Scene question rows

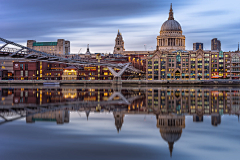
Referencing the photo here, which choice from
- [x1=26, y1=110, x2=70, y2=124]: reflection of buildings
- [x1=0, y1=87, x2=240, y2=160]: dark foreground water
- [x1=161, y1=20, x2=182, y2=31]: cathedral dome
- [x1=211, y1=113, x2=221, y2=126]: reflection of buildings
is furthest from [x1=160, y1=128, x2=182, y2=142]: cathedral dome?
[x1=161, y1=20, x2=182, y2=31]: cathedral dome

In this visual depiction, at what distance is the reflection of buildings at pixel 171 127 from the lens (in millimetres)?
13224

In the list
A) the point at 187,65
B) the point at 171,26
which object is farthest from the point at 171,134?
the point at 171,26

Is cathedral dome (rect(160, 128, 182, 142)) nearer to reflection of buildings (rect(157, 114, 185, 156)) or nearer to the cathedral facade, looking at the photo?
reflection of buildings (rect(157, 114, 185, 156))

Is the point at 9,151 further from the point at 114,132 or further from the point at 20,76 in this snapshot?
the point at 20,76

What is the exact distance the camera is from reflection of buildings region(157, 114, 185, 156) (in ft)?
43.4

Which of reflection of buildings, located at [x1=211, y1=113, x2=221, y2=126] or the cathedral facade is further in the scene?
the cathedral facade

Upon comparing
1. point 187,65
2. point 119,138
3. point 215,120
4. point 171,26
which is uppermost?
point 171,26

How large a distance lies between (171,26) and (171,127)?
17318 cm

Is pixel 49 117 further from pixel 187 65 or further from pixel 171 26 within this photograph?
pixel 171 26

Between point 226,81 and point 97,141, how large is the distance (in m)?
91.8

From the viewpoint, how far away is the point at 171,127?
50.7 ft

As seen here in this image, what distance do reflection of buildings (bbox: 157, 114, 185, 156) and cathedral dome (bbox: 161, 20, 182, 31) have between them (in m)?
168

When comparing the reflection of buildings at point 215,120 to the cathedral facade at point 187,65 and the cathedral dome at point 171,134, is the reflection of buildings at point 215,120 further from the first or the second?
the cathedral facade at point 187,65

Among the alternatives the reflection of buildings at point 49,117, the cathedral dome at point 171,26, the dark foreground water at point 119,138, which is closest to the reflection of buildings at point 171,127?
the dark foreground water at point 119,138
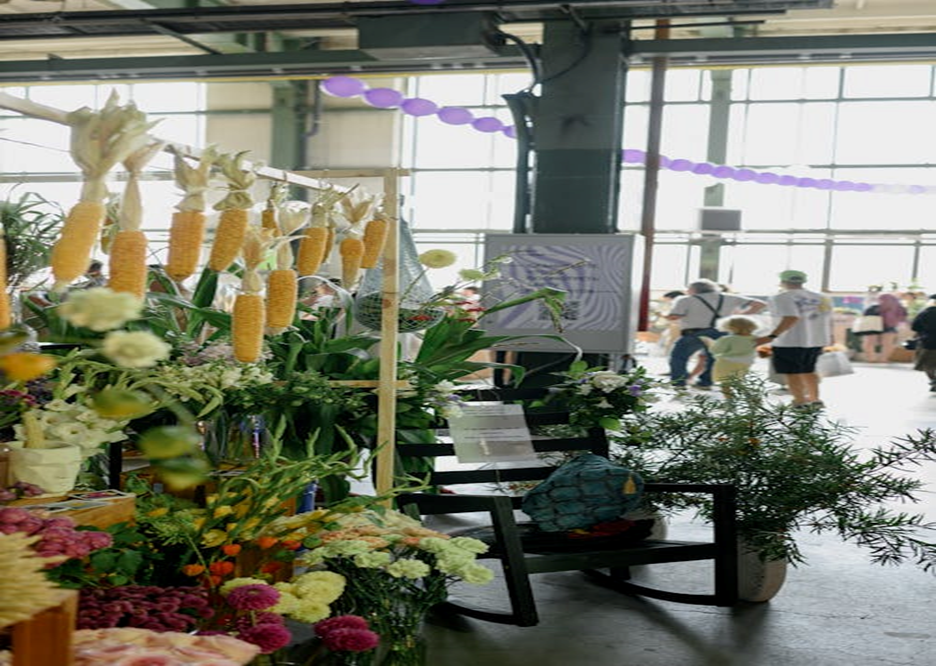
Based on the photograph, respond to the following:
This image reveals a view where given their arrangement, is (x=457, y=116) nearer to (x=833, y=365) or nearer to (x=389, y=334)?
(x=833, y=365)

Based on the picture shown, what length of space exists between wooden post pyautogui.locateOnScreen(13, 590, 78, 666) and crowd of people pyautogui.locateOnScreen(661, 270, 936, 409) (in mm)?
5679

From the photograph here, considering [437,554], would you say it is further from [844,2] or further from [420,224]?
[420,224]

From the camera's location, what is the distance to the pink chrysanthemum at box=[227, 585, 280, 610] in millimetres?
2195

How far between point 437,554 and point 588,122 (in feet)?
15.2

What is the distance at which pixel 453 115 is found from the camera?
28.0 feet

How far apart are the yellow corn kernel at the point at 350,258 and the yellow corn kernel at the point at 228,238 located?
783mm

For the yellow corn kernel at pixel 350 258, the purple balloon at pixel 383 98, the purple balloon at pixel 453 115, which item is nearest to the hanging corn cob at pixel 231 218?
the yellow corn kernel at pixel 350 258

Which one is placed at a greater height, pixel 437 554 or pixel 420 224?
pixel 420 224

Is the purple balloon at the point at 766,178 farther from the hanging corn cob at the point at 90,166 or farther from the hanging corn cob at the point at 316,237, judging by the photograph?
the hanging corn cob at the point at 90,166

→ **WHAT YOU NEED TO DO**: Copy out word for word every line from the one containing "Which one is" through the end of the rows, both ends included.

→ **CORRECT ANSWER**:
Which one is placed at a greater height, pixel 437 554 or pixel 420 224?
pixel 420 224

Is the purple balloon at the point at 766,178 farther from the hanging corn cob at the point at 90,166 or farther from the hanging corn cob at the point at 316,237, judging by the photograph?
the hanging corn cob at the point at 90,166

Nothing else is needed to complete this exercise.